Feisty and 88, Arlene Brown doesn’t let herself get bossed around. But when the Rwandan government started closing orphanages, even she — whose Urukundo Village had become one of the most celebrated homes for children in the East African country since Brown opened it in 2006 — had to oblige.
So, four years after The Inquirer first told the story of this age-defying Pennsylvania native unwilling to “sit back and rot" in retirement, Brown is doubling down to remain relevant and impactful.
“Until the Lord calls me home, there is no end," she said recently, back in the United States to see family and fund-raise. "And I’m not in any hurry for that because I’ve got a lot of work yet to do.”
Brown abides the Lord, the force that first drew her to Africa, in 1996. Then 65, she had prayed in her Williamsport home for something more purposeful than the traveling she had been doing since retiring from GTE Sylvania after 20 years as a supervisor of circuit board production. The next morning, she read about a mission trip to Zaire, now Democratic Republic of Congo, to work in a refugee camp not far from the Rwanda border. Volunteers were needed to help with children who had lost parents in the horrifying 1994 genocide that claimed about 800,000 lives.
Brown, a former nurse who had done some of her training at St. Christopher’s Hospital for Children in Philadelphia, joined the mission and was deeply moved by the experience. She would make two more mission trips to Rwanda before deciding to sell her home and most of her belongings to relocate more than 7,000 miles away to care for that country’s orphans. She bought a house and nearly 10 acres on a mountainside about an hour’s ride from the Rwandan capital of Kigali, taking in the first children in 2006 — when she was 75.
She named her village Urukundo, which means “love” in the native language of Kinyarwanda. The children affectionately dubbed her “Mama Arlene.”
When I visited Urukundo in 2015, it was home to 54 children, ages 8 months to 21 years, and included classrooms for preschool through third grade; a library; an arts center; a farm; a dental clinic; and a sewing center, to teach a trade. At the time, the government had started pushing for closure of orphanages, preferring to place children in private homes, hopefully with relatives.
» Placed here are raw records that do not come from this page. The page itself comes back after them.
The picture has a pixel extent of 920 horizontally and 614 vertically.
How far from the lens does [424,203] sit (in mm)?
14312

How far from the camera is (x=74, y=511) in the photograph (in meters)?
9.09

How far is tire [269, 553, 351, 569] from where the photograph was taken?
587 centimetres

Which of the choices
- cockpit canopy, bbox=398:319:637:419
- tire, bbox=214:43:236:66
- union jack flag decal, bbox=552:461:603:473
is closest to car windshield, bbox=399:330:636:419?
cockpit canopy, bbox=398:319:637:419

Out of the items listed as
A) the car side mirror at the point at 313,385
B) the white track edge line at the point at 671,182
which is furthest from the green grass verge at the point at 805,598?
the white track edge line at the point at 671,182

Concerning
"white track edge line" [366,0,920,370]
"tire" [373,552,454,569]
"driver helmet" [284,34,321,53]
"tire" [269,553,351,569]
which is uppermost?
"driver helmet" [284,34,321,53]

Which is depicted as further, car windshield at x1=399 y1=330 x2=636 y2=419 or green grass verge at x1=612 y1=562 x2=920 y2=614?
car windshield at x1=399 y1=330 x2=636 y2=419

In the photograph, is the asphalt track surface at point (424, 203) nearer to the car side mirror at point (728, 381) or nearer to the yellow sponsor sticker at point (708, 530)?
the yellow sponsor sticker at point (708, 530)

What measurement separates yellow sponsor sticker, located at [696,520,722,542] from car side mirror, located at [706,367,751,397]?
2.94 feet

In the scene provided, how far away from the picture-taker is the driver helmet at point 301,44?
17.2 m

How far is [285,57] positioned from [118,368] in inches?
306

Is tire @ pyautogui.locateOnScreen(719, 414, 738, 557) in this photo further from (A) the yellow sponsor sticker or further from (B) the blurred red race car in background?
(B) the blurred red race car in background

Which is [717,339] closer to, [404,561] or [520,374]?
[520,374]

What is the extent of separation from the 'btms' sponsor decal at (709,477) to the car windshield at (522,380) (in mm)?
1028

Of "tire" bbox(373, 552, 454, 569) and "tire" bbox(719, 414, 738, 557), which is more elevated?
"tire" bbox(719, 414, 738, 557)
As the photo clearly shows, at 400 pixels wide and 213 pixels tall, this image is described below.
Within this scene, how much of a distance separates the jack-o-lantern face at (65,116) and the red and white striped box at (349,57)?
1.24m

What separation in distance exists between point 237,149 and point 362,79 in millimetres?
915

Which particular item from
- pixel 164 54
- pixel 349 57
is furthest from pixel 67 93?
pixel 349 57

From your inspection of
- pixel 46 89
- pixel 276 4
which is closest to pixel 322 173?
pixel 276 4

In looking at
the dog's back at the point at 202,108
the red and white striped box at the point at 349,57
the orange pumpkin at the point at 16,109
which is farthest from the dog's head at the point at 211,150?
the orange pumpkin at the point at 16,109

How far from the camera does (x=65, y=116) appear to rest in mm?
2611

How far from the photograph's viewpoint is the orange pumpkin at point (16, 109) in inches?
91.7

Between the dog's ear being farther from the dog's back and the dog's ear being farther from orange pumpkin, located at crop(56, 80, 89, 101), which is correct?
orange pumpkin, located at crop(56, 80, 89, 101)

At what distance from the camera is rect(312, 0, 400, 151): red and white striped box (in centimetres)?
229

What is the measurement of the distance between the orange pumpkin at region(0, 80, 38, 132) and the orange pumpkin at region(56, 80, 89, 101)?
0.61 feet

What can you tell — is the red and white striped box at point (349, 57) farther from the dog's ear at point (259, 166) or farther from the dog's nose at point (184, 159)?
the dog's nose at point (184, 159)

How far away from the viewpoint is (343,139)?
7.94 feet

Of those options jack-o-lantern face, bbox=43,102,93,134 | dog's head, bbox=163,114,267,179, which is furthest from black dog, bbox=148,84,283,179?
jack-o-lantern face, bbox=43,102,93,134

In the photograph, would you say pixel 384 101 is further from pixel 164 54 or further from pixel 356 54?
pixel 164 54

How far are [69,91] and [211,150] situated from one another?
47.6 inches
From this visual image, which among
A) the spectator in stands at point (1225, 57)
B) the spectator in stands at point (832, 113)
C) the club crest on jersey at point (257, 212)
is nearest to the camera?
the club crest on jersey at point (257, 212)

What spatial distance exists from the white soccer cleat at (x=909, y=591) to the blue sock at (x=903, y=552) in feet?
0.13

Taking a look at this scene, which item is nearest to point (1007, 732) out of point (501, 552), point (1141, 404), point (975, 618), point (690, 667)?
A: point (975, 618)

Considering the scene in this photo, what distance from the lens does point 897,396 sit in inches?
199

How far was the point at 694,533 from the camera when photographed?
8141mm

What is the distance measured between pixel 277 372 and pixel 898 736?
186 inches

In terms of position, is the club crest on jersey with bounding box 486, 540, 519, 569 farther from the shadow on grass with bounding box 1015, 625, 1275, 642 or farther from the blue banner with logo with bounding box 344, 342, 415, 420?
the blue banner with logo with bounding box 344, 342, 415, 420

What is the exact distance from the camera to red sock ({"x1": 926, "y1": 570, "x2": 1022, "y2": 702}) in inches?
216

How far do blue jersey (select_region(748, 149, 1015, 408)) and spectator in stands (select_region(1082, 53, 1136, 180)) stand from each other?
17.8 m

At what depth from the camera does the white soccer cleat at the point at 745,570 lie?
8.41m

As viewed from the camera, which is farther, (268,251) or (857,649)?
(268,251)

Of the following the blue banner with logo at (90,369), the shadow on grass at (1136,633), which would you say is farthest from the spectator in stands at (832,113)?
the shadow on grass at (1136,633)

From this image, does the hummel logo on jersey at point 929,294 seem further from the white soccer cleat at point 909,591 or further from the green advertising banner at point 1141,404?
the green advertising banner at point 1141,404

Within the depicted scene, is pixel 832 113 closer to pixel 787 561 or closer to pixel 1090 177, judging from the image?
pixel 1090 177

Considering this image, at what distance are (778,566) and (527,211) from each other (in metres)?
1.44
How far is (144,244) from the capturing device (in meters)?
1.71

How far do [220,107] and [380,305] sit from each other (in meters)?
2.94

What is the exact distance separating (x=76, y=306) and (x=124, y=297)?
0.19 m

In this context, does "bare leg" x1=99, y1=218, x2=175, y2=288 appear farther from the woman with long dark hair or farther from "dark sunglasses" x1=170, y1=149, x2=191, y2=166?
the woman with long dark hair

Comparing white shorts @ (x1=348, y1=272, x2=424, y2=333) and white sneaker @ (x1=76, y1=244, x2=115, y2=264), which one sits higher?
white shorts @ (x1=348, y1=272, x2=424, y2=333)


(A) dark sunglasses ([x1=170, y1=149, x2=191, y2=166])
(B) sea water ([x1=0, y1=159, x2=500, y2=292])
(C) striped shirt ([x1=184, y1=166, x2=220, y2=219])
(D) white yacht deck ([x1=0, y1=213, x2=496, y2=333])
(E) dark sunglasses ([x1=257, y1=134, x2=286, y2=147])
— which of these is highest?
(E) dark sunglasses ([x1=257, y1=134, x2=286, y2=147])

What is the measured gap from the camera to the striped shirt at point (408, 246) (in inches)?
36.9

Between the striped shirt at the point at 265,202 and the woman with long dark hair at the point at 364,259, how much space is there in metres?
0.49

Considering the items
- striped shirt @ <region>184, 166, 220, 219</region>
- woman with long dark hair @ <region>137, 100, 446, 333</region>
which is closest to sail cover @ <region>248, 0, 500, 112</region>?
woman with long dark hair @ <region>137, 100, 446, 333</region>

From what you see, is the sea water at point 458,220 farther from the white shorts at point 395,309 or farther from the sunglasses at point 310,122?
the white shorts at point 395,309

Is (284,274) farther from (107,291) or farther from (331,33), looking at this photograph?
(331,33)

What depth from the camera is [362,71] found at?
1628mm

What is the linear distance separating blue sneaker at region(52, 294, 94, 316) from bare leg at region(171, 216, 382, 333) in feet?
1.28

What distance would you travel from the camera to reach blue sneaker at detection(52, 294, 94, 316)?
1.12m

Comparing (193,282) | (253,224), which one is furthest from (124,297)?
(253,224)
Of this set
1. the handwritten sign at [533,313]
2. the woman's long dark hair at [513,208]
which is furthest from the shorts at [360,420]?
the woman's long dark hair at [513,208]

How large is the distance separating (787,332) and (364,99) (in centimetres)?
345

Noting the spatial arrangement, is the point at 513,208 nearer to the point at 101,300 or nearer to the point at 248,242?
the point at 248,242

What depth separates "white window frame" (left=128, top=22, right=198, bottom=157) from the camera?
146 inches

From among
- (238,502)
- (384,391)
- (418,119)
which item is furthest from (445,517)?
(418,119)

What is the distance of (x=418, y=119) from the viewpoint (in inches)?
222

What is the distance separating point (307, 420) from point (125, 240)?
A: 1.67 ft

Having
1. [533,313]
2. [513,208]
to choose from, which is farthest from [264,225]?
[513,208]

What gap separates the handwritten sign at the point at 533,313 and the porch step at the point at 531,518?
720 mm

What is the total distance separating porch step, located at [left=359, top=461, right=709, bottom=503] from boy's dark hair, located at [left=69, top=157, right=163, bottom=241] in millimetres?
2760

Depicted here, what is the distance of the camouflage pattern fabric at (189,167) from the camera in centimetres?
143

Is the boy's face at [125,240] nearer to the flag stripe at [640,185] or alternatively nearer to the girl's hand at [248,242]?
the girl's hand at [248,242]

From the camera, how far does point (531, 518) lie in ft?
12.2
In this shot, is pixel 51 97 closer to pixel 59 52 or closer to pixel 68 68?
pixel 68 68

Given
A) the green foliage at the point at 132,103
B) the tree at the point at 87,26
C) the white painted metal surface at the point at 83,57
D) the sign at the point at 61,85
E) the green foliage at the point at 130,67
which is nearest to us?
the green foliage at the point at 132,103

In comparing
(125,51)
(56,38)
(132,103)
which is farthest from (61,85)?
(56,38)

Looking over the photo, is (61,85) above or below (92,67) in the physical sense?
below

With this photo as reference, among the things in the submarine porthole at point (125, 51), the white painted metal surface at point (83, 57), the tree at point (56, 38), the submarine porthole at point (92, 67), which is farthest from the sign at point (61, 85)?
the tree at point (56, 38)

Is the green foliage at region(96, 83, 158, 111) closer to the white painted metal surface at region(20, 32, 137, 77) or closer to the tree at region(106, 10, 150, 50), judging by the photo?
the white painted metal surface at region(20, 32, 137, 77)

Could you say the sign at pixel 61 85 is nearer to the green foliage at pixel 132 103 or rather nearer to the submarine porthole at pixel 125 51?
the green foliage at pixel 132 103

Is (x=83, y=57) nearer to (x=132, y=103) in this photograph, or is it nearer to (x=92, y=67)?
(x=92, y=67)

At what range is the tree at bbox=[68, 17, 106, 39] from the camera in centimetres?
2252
“For five years we have been fighting to keep our kids, and this past year the government reached us,” Mama Arlene said last month during a trip back to Pennsylvania, where she gave several public talks (including one at The Inquirer) about her extraordinary work.
As orphanages have emptied across Rwanda (just nine children now live at Urukundo), Brown has regrouped by expanding Urukundo’s school, adding classrooms through grade 6 to serve more of the surrounding impoverished community of Muhanga. Current enrollment is 875.
Pennsylvanians have had a big hand in that growth through Hope Made Real, a nonprofit based in Williamsport (and chaired by Brown’s son Jerry) that accepts donations. These days, Brown’s priority is raising $300,000 for more classrooms. Her dream is to one day build a secondary school, which is currently an educational option for only the fraction of Rwandans who can afford boarding school.
Urukundo employs nearly 90 local residents and has started to generate income through farming, the dental clinic, the school, and by renting out its facilities for weddings.
“Through love and a great education, she is raising the next generation of Rwandan leaders who will carry their country forward in new, exciting ways,” said daughter Patricia Brown, a hospice bereavement manager in Pittsburgh and one of Mama Arlene’s five children. (She also has 17 grandchildren, 26 great-grandchildren, and two great-great grandchildren.) “Of course we miss her. But I now think of her more as an older sister who is off on her own adventure.”
Uwonkunda Divine is among the many who have benefited. She was 11 when Mama Arlene took her in. At 23, she is a university graduate, her schooling funded by donations to Hope Made Real (to which I have contributed). Divine aspires to attend flight school to become a pilot.
“Mama Arlene saved my life,” she said in an email from Kigali. “She gave me an incredible home, a purpose and an amazing future to look forward to. She is my hero!”